* SELECTED EXCERPT:

# Time to make them bleed



## savedjim (Apr 25, 2012)

Well I've killed two turkeys this year and I can't stand it any more . I went in and poured out 200 pounds of corn and 4 boxes of strawberry jello in my hog hunting hole . I also hung a feeder over the hole I'm ready to draw some pig blood.  I'm hoping they will find it within a week . The last time I baited this hole I took a 200 pound boar hog at 25 yards in just 2weeks of baiting the site. I turned my brute x back up to 65 pounds and ordered some 100 grain killzones from nap. I'm going to check the hole this Sunday and see if they have found it. If the pigs are there I'm going to go ahead and set up a blind to get the kills on video. I will post all the kills off this hole on this thread up untill deer season. Check this thread for more from blood trail tv. Wish me luck.


----------



## elmer_fudd (Apr 26, 2012)

Good luck!


----------



## weekender (Apr 26, 2012)

standing by for the pig stickn


----------



## sawtooth (Apr 27, 2012)

Go get em dude, sounds like ur ready!


----------



## SELFBOW (Apr 28, 2012)

good luck


----------



## savedjim (Apr 29, 2012)

Well I went in and checked the hole today and it looks great . It looks like a bomb went off in there hope to hunt wensday I set a camera over the hole today and set up a ground blind . They had nocked the feeder down so I fixed it and rebaited the hole I will post pics as they come in.


----------



## copperheadmike (Apr 30, 2012)

Cant wait to see!


----------



## Okie Hog (May 1, 2012)

Get them hogs!!!


----------



## savedjim (May 1, 2012)

Well my camera started sending me pics last night at 8:30 and didnt stop Untill 4:00 am this morning I wound up with 70 pics of hogs standing 20 yards in front of my ground blind . Most of the pics are of boars black and white spotted and solid black. All big hogs no small pigs I'm going to try to post the pics in a little while I can't figure out how to put the on here with my I phone. But I'm leaving out at 6:00 pm wensday afternoon to hunt the hole for the first hunt of the year. I've kinda got my heart set on one of those black and white spotted boars  pis should hopefully be up by 10: 30 tonight. Wish me luck tomorrow .


----------



## shakey gizzard (May 1, 2012)

PSEJim said:


> Well my camera started sending me pics last night at 8:30 and didnt stop Untill 4:00 am this morning I wound up with 70 pics of hogs standing 20 yards in front of my ground blind . Most of the pics are of boars black and white spotted and solid black. All big hogs no small pigs I'm going to try to post the pics in a little while I can't figure out how to put the on here with my I phone. But I'm leaving out at 6:00 pm wensday afternoon to hunt the hole for the first hunt of the year. I've kinda got my heart set on one of those black and white spotted boars  pis should hopefully be up by 10: 30 tonight. Wish me luck tomorrow .

* PROMPT:
List every distinct username that heads a post in the hog hunting thread. The data that comes next has no connection to the hog hunting thread.

* INFORMATION SHOWN:
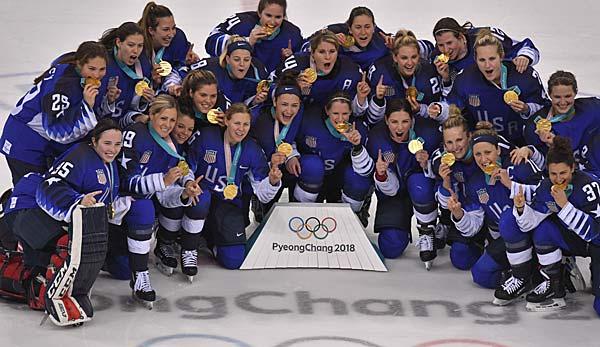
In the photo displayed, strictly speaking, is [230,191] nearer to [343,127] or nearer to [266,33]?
[343,127]

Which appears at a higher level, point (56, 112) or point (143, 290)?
point (56, 112)

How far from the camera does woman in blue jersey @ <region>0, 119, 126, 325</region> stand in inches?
194

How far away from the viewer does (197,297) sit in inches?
211

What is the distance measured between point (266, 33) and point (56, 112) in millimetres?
1439

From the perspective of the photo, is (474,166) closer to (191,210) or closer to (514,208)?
(514,208)

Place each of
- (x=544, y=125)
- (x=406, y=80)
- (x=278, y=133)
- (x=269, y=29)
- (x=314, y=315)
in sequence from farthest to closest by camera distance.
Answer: (x=269, y=29) < (x=406, y=80) < (x=278, y=133) < (x=544, y=125) < (x=314, y=315)

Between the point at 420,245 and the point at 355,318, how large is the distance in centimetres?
83

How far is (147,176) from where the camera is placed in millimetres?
5379

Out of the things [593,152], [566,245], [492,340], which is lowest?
[492,340]

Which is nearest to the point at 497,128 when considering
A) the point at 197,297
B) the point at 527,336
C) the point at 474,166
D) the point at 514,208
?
the point at 474,166

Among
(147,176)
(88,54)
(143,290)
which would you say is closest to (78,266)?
(143,290)

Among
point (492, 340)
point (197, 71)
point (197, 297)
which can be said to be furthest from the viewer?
point (197, 71)

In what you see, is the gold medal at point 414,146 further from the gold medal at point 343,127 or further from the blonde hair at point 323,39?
the blonde hair at point 323,39

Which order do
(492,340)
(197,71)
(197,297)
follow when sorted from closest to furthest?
(492,340) < (197,297) < (197,71)
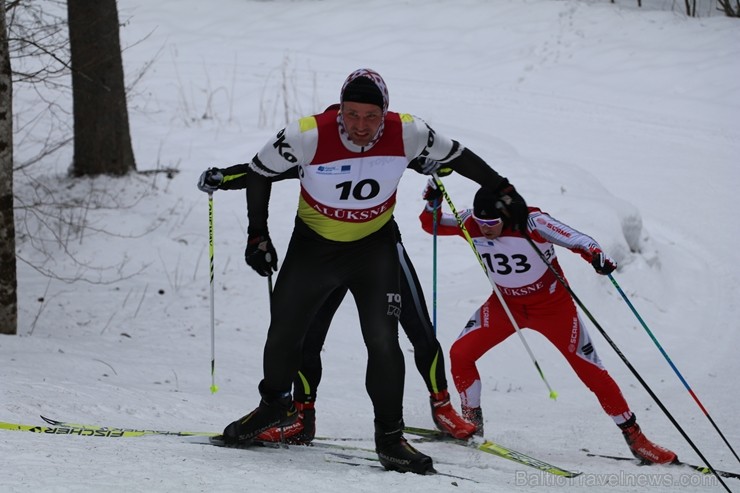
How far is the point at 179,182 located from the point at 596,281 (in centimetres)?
482

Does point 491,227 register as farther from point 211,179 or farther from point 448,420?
point 211,179

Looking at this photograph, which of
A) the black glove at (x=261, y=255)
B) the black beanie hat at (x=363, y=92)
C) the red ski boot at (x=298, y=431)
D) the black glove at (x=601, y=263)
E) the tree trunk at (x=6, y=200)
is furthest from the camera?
the tree trunk at (x=6, y=200)

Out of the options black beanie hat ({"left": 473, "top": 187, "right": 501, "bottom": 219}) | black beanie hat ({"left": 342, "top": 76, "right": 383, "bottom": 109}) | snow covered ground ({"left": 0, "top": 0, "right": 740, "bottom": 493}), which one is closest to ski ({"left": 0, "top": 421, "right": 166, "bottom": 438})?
snow covered ground ({"left": 0, "top": 0, "right": 740, "bottom": 493})

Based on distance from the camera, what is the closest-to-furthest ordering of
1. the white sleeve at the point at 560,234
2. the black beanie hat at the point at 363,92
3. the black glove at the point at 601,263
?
the black beanie hat at the point at 363,92
the black glove at the point at 601,263
the white sleeve at the point at 560,234

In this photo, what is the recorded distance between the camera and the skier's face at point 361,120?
3.86 m

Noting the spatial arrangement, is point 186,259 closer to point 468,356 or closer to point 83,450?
point 468,356

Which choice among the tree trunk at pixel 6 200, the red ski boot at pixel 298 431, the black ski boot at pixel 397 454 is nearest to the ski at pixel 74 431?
the red ski boot at pixel 298 431

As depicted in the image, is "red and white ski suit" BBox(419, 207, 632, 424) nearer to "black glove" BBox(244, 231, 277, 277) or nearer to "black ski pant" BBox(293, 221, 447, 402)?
"black ski pant" BBox(293, 221, 447, 402)

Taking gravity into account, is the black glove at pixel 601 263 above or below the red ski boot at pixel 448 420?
above

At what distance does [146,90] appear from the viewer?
1364 centimetres

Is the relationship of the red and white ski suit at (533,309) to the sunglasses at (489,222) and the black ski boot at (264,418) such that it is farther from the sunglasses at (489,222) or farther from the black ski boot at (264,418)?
the black ski boot at (264,418)

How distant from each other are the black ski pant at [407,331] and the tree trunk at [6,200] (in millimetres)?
2734

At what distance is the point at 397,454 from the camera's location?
4.05m

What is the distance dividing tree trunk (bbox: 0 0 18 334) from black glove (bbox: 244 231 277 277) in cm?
275
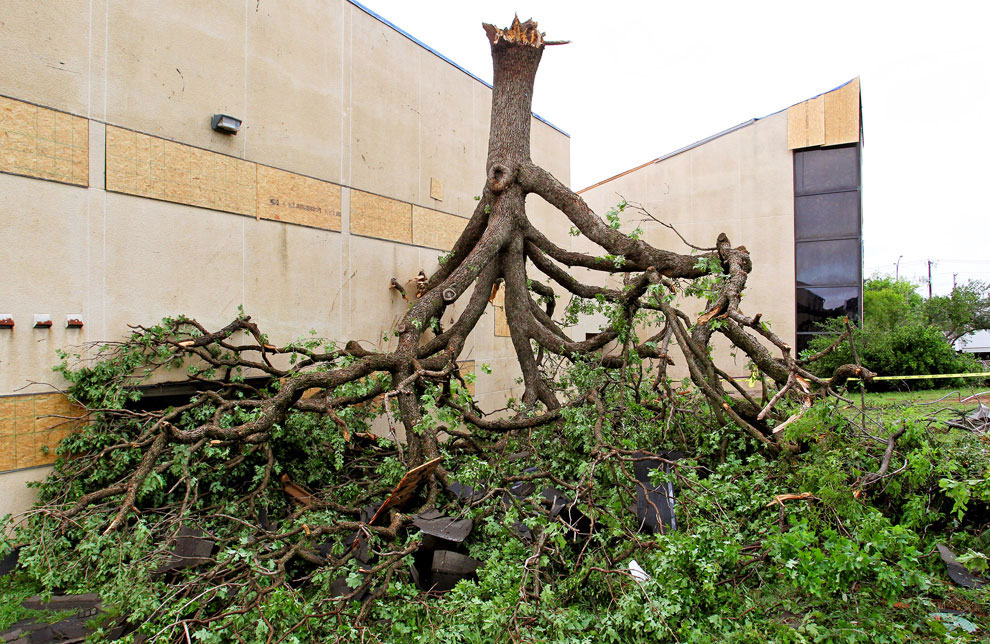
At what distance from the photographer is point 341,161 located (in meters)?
6.92

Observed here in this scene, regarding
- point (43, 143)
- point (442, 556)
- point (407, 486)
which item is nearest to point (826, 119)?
point (407, 486)

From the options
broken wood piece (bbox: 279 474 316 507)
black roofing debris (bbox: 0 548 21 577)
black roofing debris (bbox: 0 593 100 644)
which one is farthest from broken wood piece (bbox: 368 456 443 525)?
black roofing debris (bbox: 0 548 21 577)

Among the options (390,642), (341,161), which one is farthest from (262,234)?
(390,642)

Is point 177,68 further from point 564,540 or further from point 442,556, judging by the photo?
point 564,540

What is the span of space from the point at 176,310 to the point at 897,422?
643 centimetres

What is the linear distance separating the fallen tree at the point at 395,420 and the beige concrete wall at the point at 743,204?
8366 millimetres

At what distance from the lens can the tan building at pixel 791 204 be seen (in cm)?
1370

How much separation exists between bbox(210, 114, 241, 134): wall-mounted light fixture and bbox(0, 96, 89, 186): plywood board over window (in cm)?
114

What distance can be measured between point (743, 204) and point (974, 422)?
36.0 feet

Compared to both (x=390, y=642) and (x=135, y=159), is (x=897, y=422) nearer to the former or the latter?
(x=390, y=642)

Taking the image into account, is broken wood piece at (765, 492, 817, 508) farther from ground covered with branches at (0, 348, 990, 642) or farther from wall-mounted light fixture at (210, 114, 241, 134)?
wall-mounted light fixture at (210, 114, 241, 134)

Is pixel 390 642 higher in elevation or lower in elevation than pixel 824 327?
lower

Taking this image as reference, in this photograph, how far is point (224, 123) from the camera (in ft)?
18.0

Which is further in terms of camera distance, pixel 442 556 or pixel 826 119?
pixel 826 119
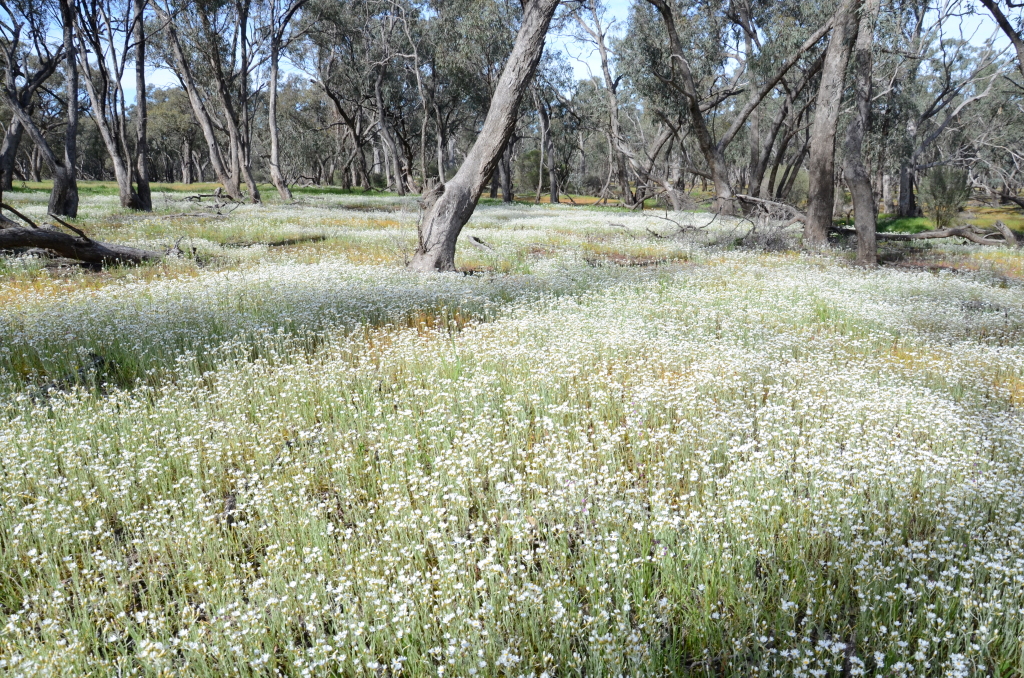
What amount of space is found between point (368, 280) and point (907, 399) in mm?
7712

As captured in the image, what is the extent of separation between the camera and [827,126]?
14.6 metres

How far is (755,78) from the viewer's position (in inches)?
961

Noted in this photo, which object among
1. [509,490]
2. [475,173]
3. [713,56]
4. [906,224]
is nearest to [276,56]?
[713,56]

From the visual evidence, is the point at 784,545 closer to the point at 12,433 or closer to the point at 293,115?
the point at 12,433

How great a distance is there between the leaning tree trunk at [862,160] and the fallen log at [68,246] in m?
14.2

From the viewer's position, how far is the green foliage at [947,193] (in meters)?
24.4

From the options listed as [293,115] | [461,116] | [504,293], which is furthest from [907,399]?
[293,115]

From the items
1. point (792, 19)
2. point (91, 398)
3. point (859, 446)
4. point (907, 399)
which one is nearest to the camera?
point (859, 446)

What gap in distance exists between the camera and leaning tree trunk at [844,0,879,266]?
43.4ft

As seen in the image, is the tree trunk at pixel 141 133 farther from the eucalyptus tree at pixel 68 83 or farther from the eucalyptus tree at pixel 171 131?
the eucalyptus tree at pixel 171 131

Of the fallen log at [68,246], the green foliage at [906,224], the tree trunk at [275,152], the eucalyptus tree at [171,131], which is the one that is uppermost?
the eucalyptus tree at [171,131]

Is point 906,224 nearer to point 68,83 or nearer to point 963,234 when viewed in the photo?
point 963,234

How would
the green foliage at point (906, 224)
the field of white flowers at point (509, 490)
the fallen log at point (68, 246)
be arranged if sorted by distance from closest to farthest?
the field of white flowers at point (509, 490), the fallen log at point (68, 246), the green foliage at point (906, 224)

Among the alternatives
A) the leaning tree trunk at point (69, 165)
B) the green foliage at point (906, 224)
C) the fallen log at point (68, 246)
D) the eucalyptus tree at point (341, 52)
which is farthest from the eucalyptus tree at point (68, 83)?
the green foliage at point (906, 224)
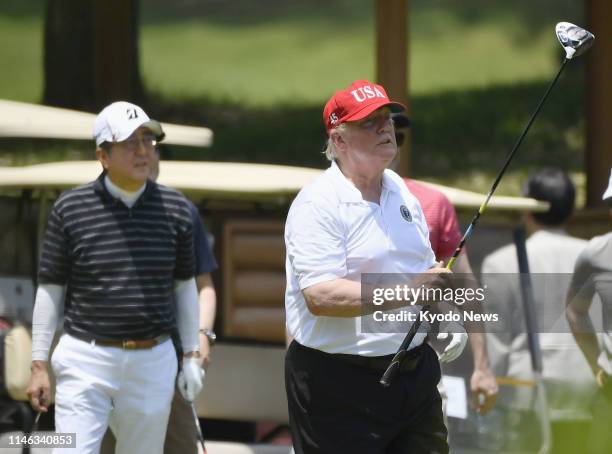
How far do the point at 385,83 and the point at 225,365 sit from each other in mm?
3670

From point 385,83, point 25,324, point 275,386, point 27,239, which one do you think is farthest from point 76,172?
point 385,83

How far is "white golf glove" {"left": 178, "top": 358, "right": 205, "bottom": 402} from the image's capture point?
499 centimetres

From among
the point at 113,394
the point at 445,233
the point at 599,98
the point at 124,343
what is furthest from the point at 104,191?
the point at 599,98

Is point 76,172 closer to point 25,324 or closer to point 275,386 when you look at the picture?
point 25,324

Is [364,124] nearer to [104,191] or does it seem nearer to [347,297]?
[347,297]

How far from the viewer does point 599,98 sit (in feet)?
32.9

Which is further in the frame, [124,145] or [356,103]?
[124,145]

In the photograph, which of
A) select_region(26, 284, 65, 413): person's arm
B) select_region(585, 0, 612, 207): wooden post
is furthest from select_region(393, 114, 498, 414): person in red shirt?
select_region(585, 0, 612, 207): wooden post

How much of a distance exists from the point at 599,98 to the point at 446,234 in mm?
5185

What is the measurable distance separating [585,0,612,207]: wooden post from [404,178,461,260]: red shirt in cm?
490

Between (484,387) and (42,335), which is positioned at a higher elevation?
(42,335)

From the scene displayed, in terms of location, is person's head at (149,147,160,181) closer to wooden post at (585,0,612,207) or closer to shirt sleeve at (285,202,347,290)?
shirt sleeve at (285,202,347,290)

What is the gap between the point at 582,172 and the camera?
35.6 feet

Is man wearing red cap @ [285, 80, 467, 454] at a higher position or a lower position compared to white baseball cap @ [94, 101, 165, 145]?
lower
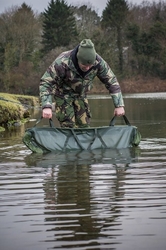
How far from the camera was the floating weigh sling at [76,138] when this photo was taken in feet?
23.9

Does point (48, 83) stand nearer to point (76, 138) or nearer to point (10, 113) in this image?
point (76, 138)

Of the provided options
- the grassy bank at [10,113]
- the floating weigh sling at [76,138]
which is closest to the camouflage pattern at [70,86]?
the floating weigh sling at [76,138]

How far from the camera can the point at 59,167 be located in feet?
19.2

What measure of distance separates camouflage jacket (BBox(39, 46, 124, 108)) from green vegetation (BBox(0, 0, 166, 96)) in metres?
49.8

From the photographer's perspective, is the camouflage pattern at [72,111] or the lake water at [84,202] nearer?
the lake water at [84,202]

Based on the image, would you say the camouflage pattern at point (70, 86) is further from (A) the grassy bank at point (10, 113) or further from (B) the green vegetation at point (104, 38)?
(B) the green vegetation at point (104, 38)

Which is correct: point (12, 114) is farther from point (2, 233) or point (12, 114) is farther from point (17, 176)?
point (2, 233)

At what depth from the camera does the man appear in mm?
7020

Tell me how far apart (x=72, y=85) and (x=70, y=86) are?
0.06 m

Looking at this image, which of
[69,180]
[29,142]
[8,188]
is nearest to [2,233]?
[8,188]

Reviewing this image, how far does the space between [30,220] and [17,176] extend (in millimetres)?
1889

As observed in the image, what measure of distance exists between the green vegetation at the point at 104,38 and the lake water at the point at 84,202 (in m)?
51.4

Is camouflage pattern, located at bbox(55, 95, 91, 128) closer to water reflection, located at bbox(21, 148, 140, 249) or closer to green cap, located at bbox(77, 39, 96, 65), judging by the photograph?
water reflection, located at bbox(21, 148, 140, 249)

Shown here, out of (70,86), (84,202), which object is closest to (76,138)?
(70,86)
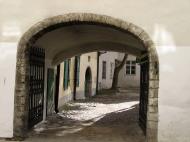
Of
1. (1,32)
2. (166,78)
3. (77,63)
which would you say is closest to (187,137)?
(166,78)

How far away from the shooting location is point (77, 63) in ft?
73.8

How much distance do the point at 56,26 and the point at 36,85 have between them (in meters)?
2.15

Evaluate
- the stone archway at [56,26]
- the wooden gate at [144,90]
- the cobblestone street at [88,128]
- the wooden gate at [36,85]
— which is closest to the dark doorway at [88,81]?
the cobblestone street at [88,128]

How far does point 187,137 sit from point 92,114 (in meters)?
7.13

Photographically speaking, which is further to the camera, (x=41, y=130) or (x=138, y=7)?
(x=41, y=130)

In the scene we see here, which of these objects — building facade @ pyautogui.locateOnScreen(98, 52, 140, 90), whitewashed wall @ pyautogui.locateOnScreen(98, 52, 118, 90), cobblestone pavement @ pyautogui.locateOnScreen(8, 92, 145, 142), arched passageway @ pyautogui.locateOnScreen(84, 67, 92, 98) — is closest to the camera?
cobblestone pavement @ pyautogui.locateOnScreen(8, 92, 145, 142)

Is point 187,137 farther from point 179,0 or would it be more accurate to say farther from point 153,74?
point 179,0

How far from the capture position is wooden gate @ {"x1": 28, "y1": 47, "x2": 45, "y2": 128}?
10932 millimetres

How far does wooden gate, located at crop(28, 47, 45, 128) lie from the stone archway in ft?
1.72

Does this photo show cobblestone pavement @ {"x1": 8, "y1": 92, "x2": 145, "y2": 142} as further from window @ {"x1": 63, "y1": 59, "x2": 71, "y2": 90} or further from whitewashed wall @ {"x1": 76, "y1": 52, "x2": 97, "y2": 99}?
whitewashed wall @ {"x1": 76, "y1": 52, "x2": 97, "y2": 99}

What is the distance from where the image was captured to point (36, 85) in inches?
459

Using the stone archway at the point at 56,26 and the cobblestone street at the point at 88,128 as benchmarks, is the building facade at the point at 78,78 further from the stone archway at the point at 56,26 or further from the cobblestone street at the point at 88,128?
the stone archway at the point at 56,26

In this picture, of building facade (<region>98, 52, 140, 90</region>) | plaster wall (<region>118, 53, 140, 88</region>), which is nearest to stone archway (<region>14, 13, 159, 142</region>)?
building facade (<region>98, 52, 140, 90</region>)

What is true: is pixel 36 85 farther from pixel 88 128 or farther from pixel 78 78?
pixel 78 78
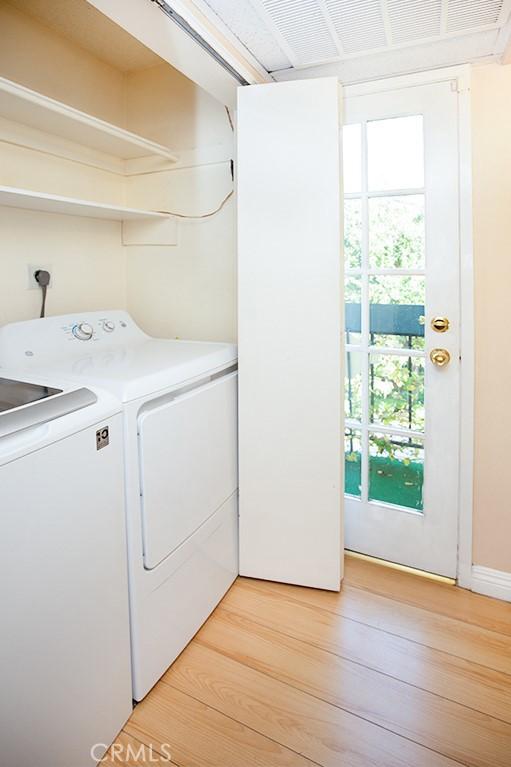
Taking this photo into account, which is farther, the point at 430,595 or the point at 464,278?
the point at 430,595

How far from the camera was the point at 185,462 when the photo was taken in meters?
1.55

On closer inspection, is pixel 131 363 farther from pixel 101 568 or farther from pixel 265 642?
pixel 265 642

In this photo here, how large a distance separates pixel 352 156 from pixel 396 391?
1004 mm

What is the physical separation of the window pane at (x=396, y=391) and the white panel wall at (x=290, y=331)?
30cm

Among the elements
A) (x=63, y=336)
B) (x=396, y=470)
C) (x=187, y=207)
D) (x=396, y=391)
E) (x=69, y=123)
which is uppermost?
A: (x=69, y=123)

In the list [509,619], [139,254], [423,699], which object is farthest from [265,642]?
[139,254]

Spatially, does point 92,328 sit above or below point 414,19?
below

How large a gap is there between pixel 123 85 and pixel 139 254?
85 centimetres

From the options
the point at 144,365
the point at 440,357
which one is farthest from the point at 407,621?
the point at 144,365

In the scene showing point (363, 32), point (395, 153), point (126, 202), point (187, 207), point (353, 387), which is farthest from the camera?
point (126, 202)

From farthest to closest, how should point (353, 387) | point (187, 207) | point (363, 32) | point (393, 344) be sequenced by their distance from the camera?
point (187, 207), point (353, 387), point (393, 344), point (363, 32)

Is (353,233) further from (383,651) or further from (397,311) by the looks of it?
(383,651)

* ANSWER FOR THIS EXERCISE:
savedjim, elmer_fudd, weekender, sawtooth, SELFBOW, copperheadmike, Okie Hog, shakey gizzard